Right now we are eating summer squash, tomatoes, cucumbers, chile peppers, string beans, corn, eggplant and okra almost daily. While we slice or chop tomatoes, cukes and chiles and eat them fresh, we generally cook squash, beans eggplant, corn and okra. Steaming is quick and easy, however I do love to grill my veggies. It is sort of a pleasant thing to do after work or on the weekends because you get to take a cold libation outside and enjoy the outdoors as your supper cooks.

Grilling doesn’t take long–I use one of those great, simple inventions–a charcoal chimney to get the hardwood charcoal going with a few sheets of newspaper (please no lighter fluid or chemically-laden charcoal briquettes). It takes about 20 to 25 minutes before the coals are ready to dump out into the grill, which is just enough time to pull out a baking sheet and slice some veggies up. I put the veggies on the sheet and a small container of olive oil, grilling marinade or barbecue sauce with a basting brush, and long-handled spatula and tongs. Most veggies don’t take more than about 15 to 20 minutes, turning once or twice, unless you have potato bundles which take about half an hour, so put them on first.

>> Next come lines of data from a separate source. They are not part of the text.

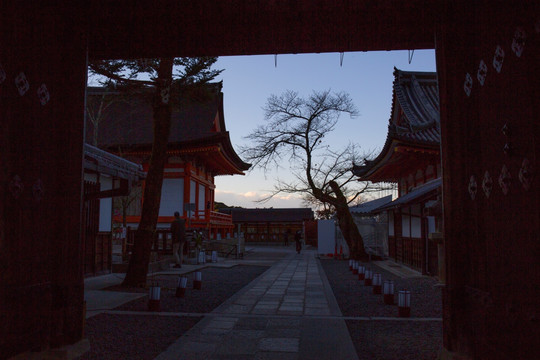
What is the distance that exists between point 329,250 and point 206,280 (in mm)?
12145

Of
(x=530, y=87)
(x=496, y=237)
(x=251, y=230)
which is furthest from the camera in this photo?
(x=251, y=230)

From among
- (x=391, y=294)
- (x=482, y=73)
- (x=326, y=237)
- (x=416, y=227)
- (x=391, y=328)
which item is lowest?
(x=391, y=328)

I always do extra vegetables on the grill so that I am sure to have leftovers; I eat them straight off the grill the first night and creat seomthing with them the next night. Grilled veggies are great in frittatas or omelettes, pasta or grain salads, on pizza or sandwiches.

To make a pasta or grain salad (rice, quinoa, bulgur wheat, barley, farro, etc.) I use about 4 cups of cooked pasta or grains and about 2 to 3 cups of coarsely chopped grilled vegetables (my summer favorites are onions, eggplant, chiles, squash and mushrooms). Sometimes I use pesto, or I gather about 1 large handful of herbs (to equal about 1 cup of chopped herbs); any of the following are delicious–I usually use about 2 or 3 in combination–basil, parsley, cilantro, arugula, cilantro, dill, sorrel, tarragon, oregano or marjoram.

When the pasta or grains are done cooking, while they are still hot, drizzle with olive oil (about 3 to 4 tablespoons) that has at least 2 or 3 cloves of pressed or minced garlic added, season with sea salt and freshly ground pepper to taste. Add the grilled veggies and herbs and toss. I usually add about 1 tablespoon fresh lemon juice or herb or balsamic vinegar for tang. Toss well and taste for seasoning–adjust with salt, pepper, lemon juice or vinegar, maybe a little tamari soy sauce. These salads taste better if allowed to stand for at least 30 minutes and up to all day so the flavors can meld. Be sure to refrigerate if it is hot outside and remove from fridge at least 1/2 hour before serving at cool room temperature.

Garnish with a few more herbs, edible flowers like nasturtium, calendula petals, cilantro, chive or origanum blooms, maybe some toasted nuts or a bit of cheese to make a complementary protein.